- ENUNCIADO
Devolva sem nenhuma alteração a passagem do trecho fornecido que começa em "Pelo que parece, os" e vai até "não ser referendada.".

- TRECHO FORNECIDO
Por exemplo, sempre me recordo que em 1996, durante uma viajem do então
presidente Fernando Henrique Cardoso à África, uma importante emissora de
televisão informou que o mandatário tinha chegado à Luanda,
Na África? Como assim na África?
Pelo que parece, os responsáveis pelo noticiário ainda não tinham entendido que
o continente possui mais de cinquenta Estados independentes e que África,
simplesmente não é um país. Nunca escutei um repórter falar de Tóquio, na Ásia
ou de Londres, na Europa! Eles falam da capital do Japão e do Reino Unido.
Então deveriam falar de Luanda como capital de Angola, aliás uma nação que como
a Nigéria e o Benin, possui forte relação com o Brasil e que portanto, não
haveria como não ser referendada.

- EXTRATO DE DADOS
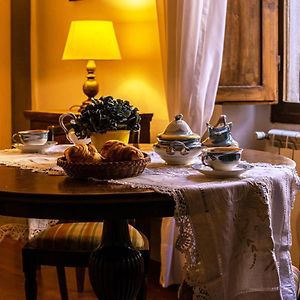 Appartement de Luxe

- RESOLUÇÃO DO PROBLEMA
Pelo que parece, os responsáveis pelo noticiário ainda não tinham entendido que
o continente possui mais de cinquenta Estados independentes e que África,
simplesmente não é um país. Nunca escutei um repórter falar de Tóquio, na Ásia
ou de Londres, na Europa! Eles falam da capital do Japão e do Reino Unido.
Então deveriam falar de Luanda como capital de Angola, aliás uma nação que como
a Nigéria e o Benin, possui forte relação com o Brasil e que portanto, não
haveria como não ser referendada.